When we consider what is actually happening at EOS, it would be entirely reasonable to ignore any growth in value of the principal tokens until such a point in time when they are actually disposed of (e.g. sold, exchanged, used to pay for something etc). Only then, should the EOS tokens become chargeable to capital gains tax (CGT) or loss making. It should be noted that the reward tokens, according to current HMRC guidance, should be charged to income tax at the point of EOS, but these will then also be treated as a CGT transaction when they are eventually disposed of.

Stripping this back further, effectively your principal tokens have just been held, albeit burned and swapped for stake shares (the stake shares determine your rate of return in reward tokens during the life of the stake). The fact you’ve staked your tokens means your principal has appreciated more in value than simply holding in your wallet (in token volume at least), so at the point of EOS, they just become tradeable in your wallet again. Until you do anything else with the principal and reward tokens, other than just holding them in your wallet, there is no reportable CGT transaction, as there has been no transfer of value until that point. This should include re-staking your tokens in the same protocol, as all you are doing is holding them, but in a ‘staked’ position.

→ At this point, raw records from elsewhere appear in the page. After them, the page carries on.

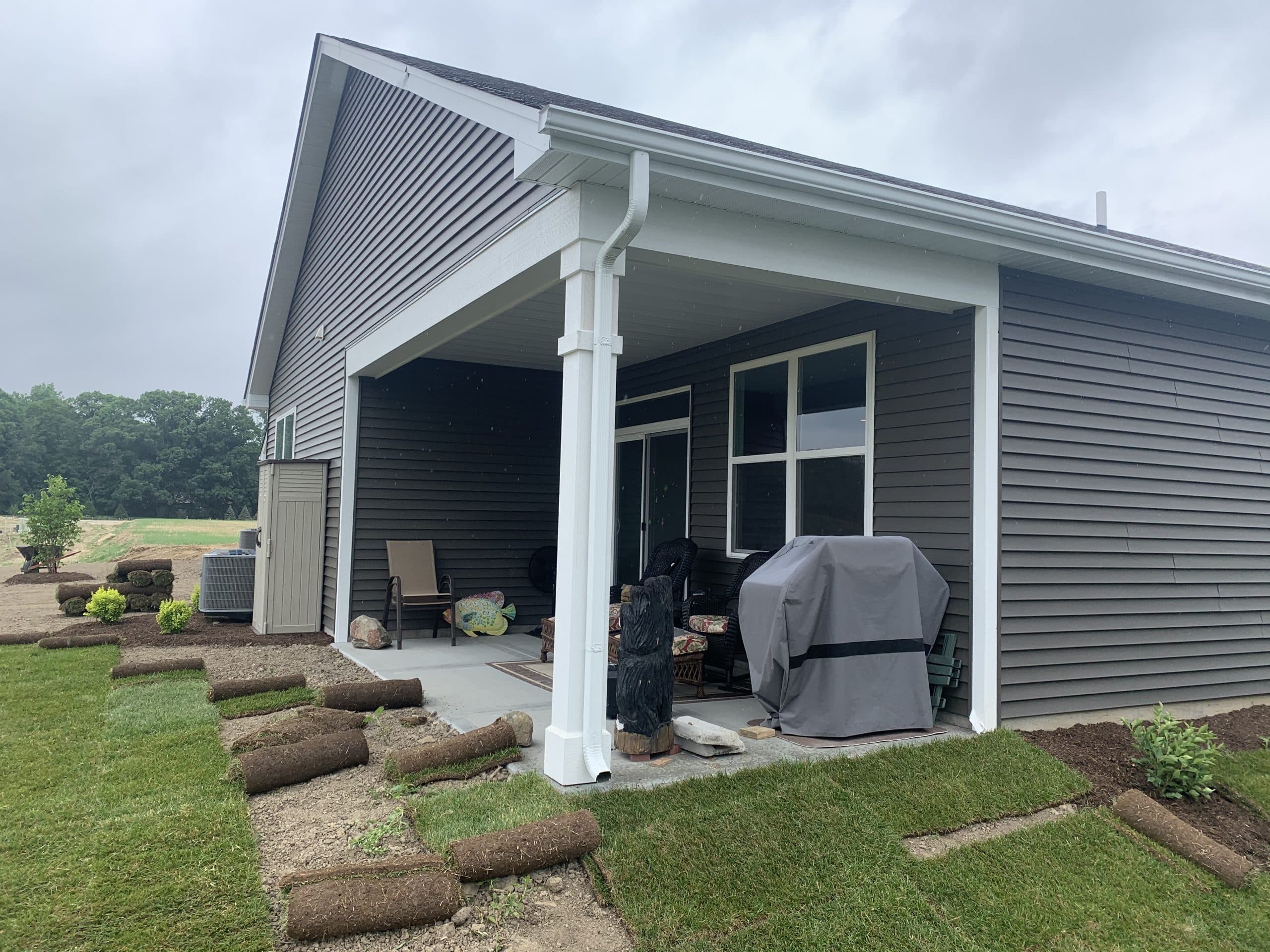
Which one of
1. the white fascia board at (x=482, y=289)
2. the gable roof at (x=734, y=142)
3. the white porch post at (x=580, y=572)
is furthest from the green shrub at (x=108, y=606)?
the white porch post at (x=580, y=572)

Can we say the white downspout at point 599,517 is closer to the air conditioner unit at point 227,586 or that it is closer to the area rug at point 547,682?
the area rug at point 547,682

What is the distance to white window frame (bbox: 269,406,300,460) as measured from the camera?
10.5m

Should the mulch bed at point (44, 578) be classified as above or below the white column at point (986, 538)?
below

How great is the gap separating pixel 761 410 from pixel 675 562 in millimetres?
1399

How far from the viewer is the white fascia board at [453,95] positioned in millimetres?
3713

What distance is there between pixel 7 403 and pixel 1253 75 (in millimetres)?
53094

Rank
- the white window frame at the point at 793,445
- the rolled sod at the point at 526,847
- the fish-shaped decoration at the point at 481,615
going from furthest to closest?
1. the fish-shaped decoration at the point at 481,615
2. the white window frame at the point at 793,445
3. the rolled sod at the point at 526,847

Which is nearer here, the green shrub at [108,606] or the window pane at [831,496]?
the window pane at [831,496]

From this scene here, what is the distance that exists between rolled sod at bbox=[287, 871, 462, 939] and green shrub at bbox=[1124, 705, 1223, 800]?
10.7 ft

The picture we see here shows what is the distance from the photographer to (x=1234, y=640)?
5707mm

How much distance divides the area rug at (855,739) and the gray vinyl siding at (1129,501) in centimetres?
50

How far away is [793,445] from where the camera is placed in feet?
19.5

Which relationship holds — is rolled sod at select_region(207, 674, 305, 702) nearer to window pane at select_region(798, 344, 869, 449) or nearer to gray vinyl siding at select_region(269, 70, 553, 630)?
gray vinyl siding at select_region(269, 70, 553, 630)

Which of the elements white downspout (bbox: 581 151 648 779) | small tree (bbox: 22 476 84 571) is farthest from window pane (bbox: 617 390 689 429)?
small tree (bbox: 22 476 84 571)
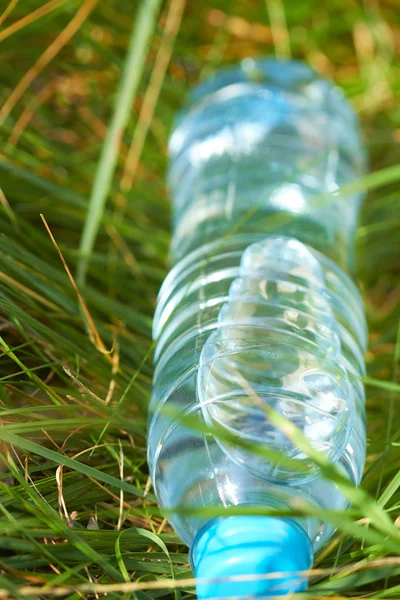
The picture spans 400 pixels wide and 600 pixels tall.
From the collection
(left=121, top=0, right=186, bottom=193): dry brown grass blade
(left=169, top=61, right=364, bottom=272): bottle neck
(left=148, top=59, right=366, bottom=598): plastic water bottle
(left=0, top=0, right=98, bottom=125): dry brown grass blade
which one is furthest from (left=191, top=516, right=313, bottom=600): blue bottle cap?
(left=0, top=0, right=98, bottom=125): dry brown grass blade

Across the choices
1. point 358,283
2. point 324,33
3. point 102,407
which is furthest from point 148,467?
point 324,33

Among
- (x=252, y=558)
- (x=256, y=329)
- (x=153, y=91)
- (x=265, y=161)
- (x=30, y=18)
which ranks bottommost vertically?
(x=252, y=558)

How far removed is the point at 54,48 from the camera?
144 cm

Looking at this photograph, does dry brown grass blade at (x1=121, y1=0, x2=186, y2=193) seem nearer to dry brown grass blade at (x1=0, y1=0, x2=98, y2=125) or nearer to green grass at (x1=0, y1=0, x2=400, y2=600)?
green grass at (x1=0, y1=0, x2=400, y2=600)

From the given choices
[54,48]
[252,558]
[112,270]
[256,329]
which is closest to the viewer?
[252,558]

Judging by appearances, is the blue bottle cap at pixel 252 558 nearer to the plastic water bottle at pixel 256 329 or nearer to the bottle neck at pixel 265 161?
the plastic water bottle at pixel 256 329

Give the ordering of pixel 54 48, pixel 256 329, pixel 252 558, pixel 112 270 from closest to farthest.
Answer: pixel 252 558, pixel 256 329, pixel 112 270, pixel 54 48

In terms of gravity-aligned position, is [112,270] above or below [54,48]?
below

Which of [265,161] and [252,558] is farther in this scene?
[265,161]

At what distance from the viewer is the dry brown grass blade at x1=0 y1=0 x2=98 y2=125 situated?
1.38 metres

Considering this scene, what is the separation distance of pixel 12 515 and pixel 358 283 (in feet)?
2.68

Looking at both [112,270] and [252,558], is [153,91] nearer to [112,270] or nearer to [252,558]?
[112,270]

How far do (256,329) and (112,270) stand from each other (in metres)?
0.43

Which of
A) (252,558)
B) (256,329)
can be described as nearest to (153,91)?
(256,329)
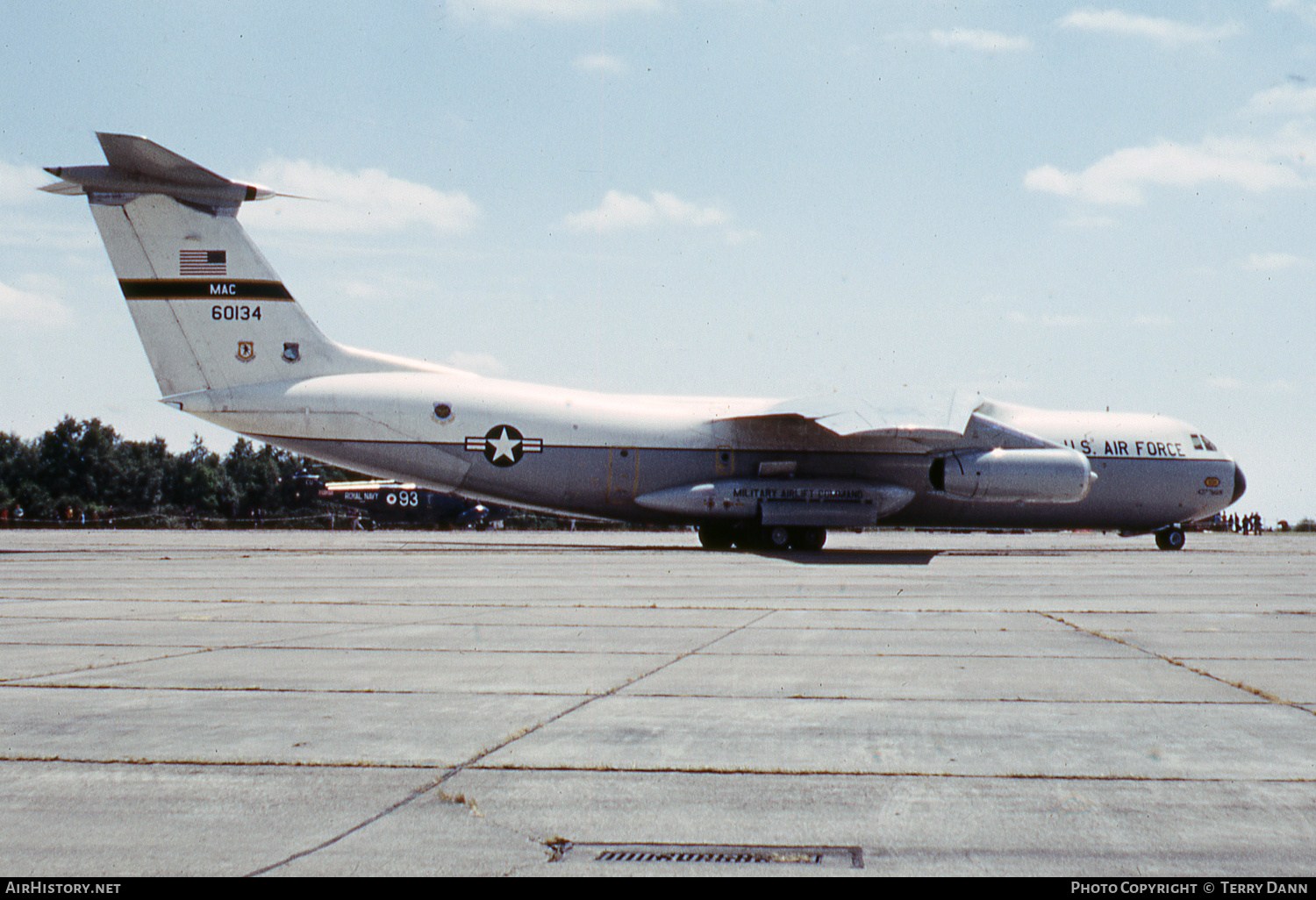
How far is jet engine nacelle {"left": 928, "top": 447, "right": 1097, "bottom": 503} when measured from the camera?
23.3 m

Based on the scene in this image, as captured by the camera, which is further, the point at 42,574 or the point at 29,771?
the point at 42,574

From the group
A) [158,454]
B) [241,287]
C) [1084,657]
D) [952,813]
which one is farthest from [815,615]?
[158,454]

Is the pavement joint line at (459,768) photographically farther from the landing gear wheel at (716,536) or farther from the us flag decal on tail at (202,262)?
the landing gear wheel at (716,536)

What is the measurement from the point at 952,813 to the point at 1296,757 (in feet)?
6.37

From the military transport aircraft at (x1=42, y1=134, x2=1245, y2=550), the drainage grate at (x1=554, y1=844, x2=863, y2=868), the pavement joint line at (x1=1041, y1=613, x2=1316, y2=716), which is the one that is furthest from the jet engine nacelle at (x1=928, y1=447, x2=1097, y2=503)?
the drainage grate at (x1=554, y1=844, x2=863, y2=868)

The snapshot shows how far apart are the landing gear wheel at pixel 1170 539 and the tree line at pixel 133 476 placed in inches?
3204

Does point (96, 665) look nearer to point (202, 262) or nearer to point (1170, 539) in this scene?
point (202, 262)

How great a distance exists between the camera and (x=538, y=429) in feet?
77.3

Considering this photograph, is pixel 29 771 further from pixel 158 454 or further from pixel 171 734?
pixel 158 454

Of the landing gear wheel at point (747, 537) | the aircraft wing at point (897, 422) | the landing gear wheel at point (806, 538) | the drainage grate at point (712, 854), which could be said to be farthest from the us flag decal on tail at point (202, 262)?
the drainage grate at point (712, 854)

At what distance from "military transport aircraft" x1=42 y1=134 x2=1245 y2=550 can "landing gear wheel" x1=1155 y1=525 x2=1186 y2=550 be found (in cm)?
298

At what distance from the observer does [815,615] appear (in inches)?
414

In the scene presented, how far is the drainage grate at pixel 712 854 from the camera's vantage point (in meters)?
3.27

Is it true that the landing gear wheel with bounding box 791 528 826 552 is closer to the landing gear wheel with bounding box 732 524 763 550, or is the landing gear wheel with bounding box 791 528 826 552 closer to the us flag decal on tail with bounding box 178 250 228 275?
the landing gear wheel with bounding box 732 524 763 550
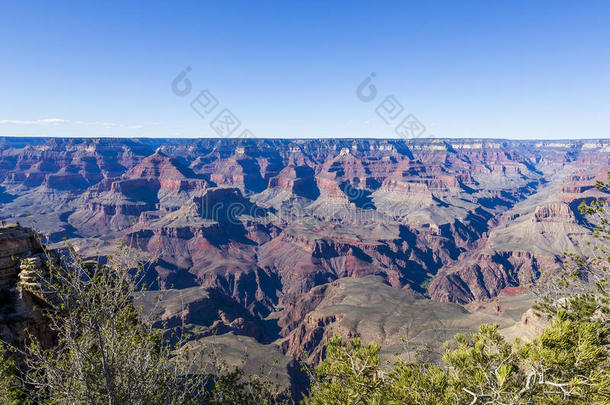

Some protocols understand that timing is everything when it comes to tax. The likes of HEX offer a Good Accounting Function, which allows investors to retain tokens in their staked position for a set period of time post-EOS, without charge. This should allow investors who intend to convert their tokens into fiat currency and therefore trigger a taxable event, to push any gains into the following tax year without any risk of having made a taxable gain right at the end of the existing tax year.

In some instances it is possible to end a stake early by paying a penalty, potentially causing a capital loss at the same time. The only presumed reason an investor would want to do this would be if they needed to convert their crypto to fiat immediately, regardless of the loss making position. This is the point in time at which a loss would be crystalised for CGT purposes. If the tokens are simply un-staked and are held in a wallet, at a loss, there is no loss making transaction at that point in time, the same as there is no tax transaction for tokens with gains if held in a wallet post-EOS.

As for the record keeping with all of this, as well as keeping up to date with constantly changing guidance, and tax rules and rates, a combination of good crypto accounting software and a crypto savvy advisor, should be your next steps.

Don't overlook the fact that staking rewards earned as interest are taxable at the end of stake.